If you have time, browse LITA Guide: Using LibGuides to Enhance Library Services, by Dobbs and Sittler (2013). It provides an excellent introduction to creating and maintaining LibGuides for libraries. It also provides ideas for making the case for purchasing a subscription. It’s available as an e-book for IUPUI students..

annetteLamb's Personal Connection
From building raw HTML pages like this one to using WordPress, Weebly, and LibGuides, I've tried every possible way to create web pages. Guess what? They all work.

The key is finding the best tool for a given job. For my course pages, I like having control over my own personal web server. I use Dreamweaver and occasionally raw coding to produce my pages. However, I also maintain a number of nonprofit websites using WordPress and Weebly. They work great for projects and website that will involve multiple contributors.

For library work, LibGuides provides an outstanding content management system for producing web pages specially designed for libraries. If your library can afford a subscription, great. If not, don't worry, tools like WordPress and Weebly work just fine.

Pathfinder Options

Although originally designed for research, pathfinders can serve many audiences and functions. They may also contain a wide range of materials.


Pathfinders can be designed for a general or specific audience. Many public libraries design pathfinders for the general public, while academic libraries focus on scholarly materials for a particular set of students or faculty. It's important to think about the reading level of the materials. Are you writing for children or adults, undergraduates or graduate students, or some other audience?

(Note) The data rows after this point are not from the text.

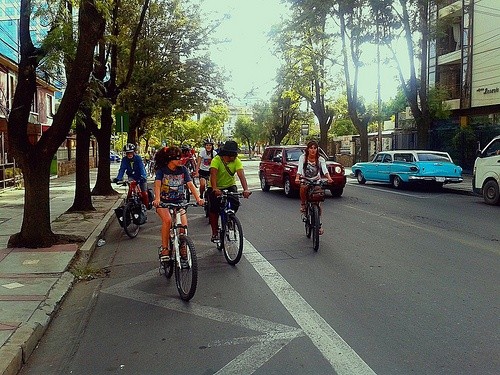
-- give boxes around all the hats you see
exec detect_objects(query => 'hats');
[222,140,241,153]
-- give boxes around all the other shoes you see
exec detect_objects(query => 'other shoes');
[318,227,324,235]
[300,212,307,221]
[179,245,187,259]
[161,247,170,262]
[227,222,234,231]
[210,235,218,241]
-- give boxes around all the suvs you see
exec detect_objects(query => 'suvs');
[258,144,347,198]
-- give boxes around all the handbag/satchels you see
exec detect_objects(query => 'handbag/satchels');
[309,184,325,203]
[114,205,131,227]
[132,203,147,225]
[147,188,154,210]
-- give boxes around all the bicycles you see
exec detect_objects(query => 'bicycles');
[153,200,208,301]
[144,158,155,178]
[300,176,332,251]
[212,192,252,264]
[111,178,149,237]
[184,173,196,208]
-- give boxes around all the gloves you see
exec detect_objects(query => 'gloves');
[140,177,146,183]
[113,178,119,183]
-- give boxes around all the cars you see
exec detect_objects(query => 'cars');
[110,151,120,163]
[351,150,465,190]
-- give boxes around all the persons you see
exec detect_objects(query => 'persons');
[152,145,205,269]
[195,141,218,203]
[295,140,334,235]
[113,143,149,209]
[207,141,251,242]
[143,141,221,178]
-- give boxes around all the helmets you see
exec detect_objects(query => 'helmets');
[204,138,214,144]
[123,143,135,151]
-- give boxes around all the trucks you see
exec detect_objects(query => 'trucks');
[472,135,500,205]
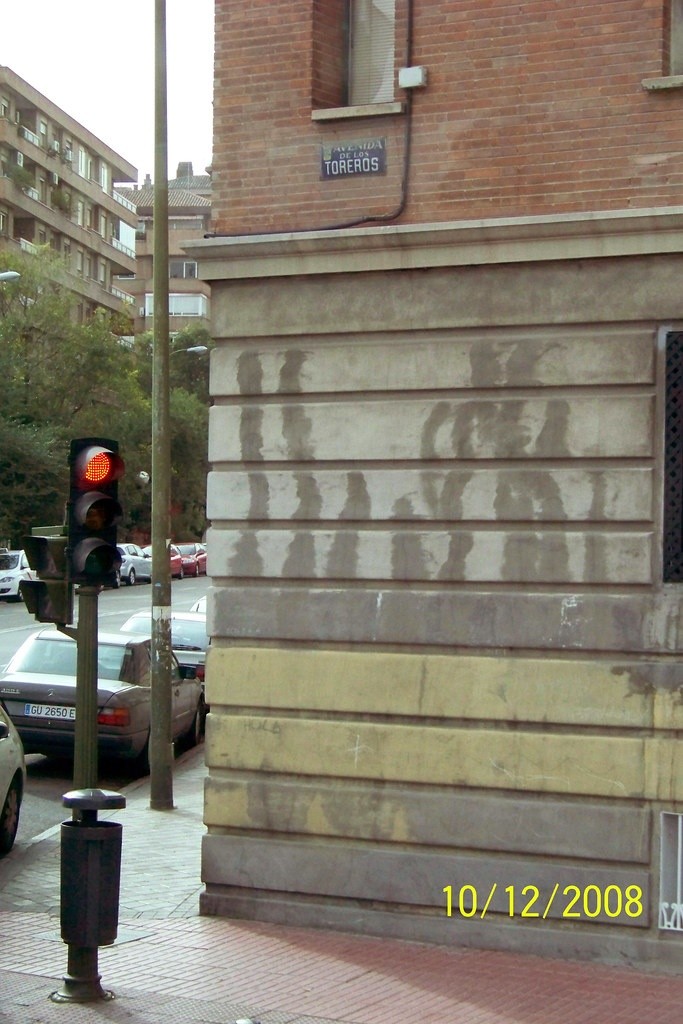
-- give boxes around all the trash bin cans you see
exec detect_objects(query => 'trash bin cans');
[58,788,127,950]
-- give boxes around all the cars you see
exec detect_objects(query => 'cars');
[0,548,39,603]
[190,596,207,615]
[120,608,206,714]
[0,697,27,858]
[102,542,152,590]
[0,626,207,776]
[172,541,207,578]
[140,542,185,580]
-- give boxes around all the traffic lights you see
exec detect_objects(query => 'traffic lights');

K-12 schools and universities often develop pathfinders for students and their faculty. These pathfinders sometimes are divided into sections for different academic levels or reading levels. Some pathfinders are designed for a local audience, while others are aimed at the general public.


Pathfinders can be used for answering questions, conducting research, exploring thematic topics, or learning about a topic. For example, many public libraries develop pathfinders for commonly asked questions or areas of interests.

Pathfinders can be designed for people conducting research on topics from genealogy to oceanography. They can also be used to explore a theme or issue. Some pathfinders are designed for educators and include links to lesson plans, activities, and assignment guidelines.


Many librarians design pathfinders to go with the materials in their specific library. In other words, they go through the library catalog and choose materials such as magazines, books, videos and maps found in their collection. They may also add outside resources that could be accessed through the library such as websites and databases.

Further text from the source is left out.